The group will be given one hour.

“We think we have a compelling case,” said retired Rear Adm. Harry Rich, who plans to recap the Pentagon’s own objections to closing the base.

The commission scheduled the hearing last month, after voting to add the base to its closure list.

“When the base was added, my optimism increased,” said Rich, who once commanded every P-3 Orion squadron on the East Coast. After all, the notion of closing Brunswick was “so easy to defeat,” he said.

“But my stress level went up,” he said. The addition meant more speeches, more analysis and more travel.

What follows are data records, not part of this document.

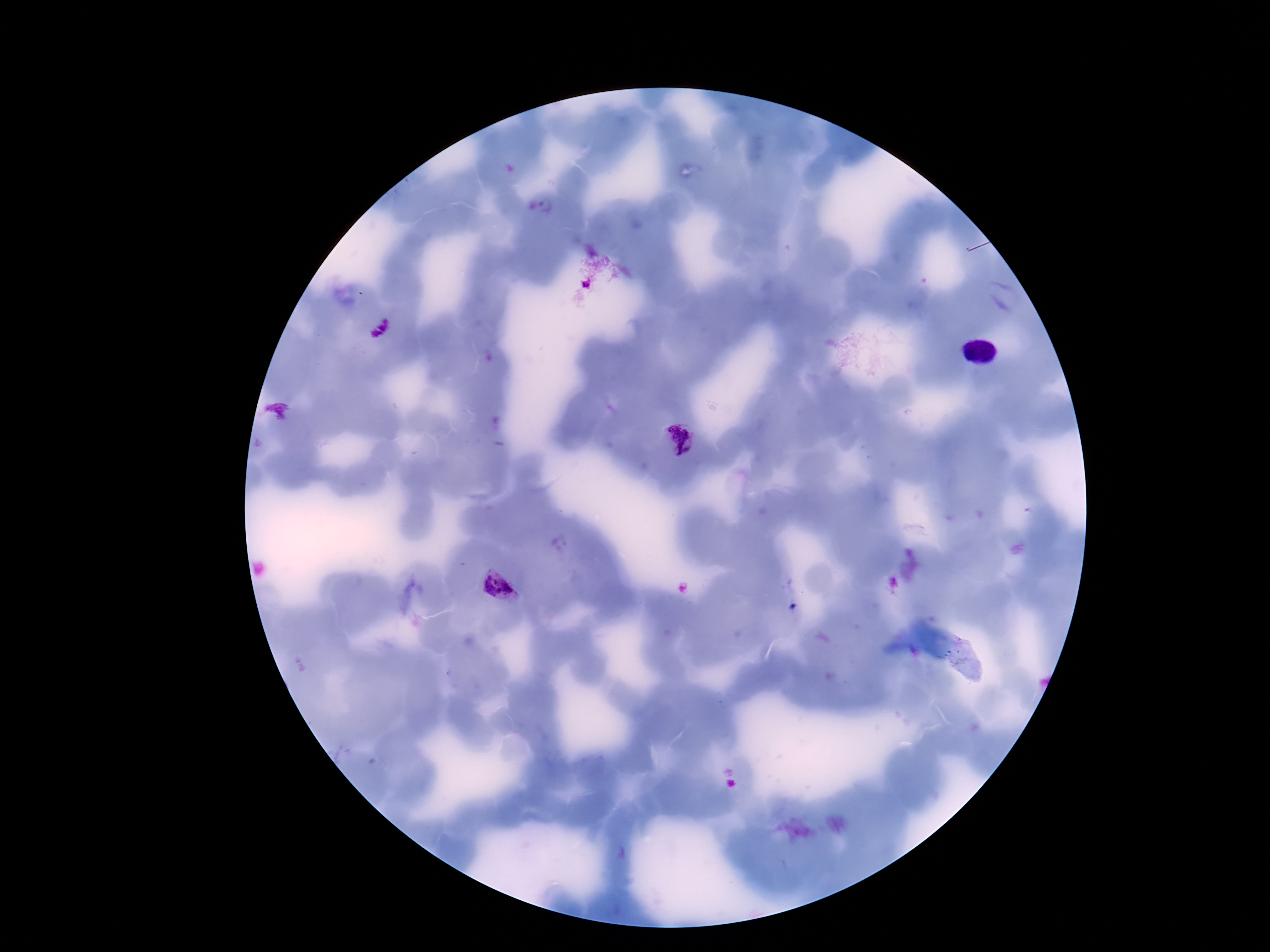

field of view = single
magnification = 100x
patient malaria status = positive
preparation = thick blood smear
stain = Giemsa
Plasmodium parasite locations = approximate centers as [x, y] in pixels: [679, 442], [502, 588]
capture = smartphone camera through the microscope eyepiece
image size = 1270×952 pixels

Besides, nothing is certain. The base could close. It could also shrink, which the Pentagon recommended in May.

“I plan to drive a stake through realignment and kill it,” Rich said Monday.

The base’s defense has focused on its military value and strategic importance. It is the Pentagon’s last fully operational, active-duty airfield in the Northeast.

It also serves as an economic engine, which will be the topic of testimony by Baldacci and Rep. Tom Allen. Other speakers will include retired Navy Capt. Ralph Dean and Sens. Olympia Snowe and Susan Collins.

Tetrev and others, including Brunswick Town Manager Donald Gerrish, are expected to be sworn in and available in case commissioners have questions.

The commission is expected to decide the fate of all proposed bases at the end of the month. Beginning on Aug. 23, the commission is expected to discuss and vote upon each base individually. The process could take two or three days.

Until then, there will be nothing more for base supporters to do.

Kidding only a little, Rich had his own suggestion for people to lend a hand.

“Go to church every day and pray,” he said.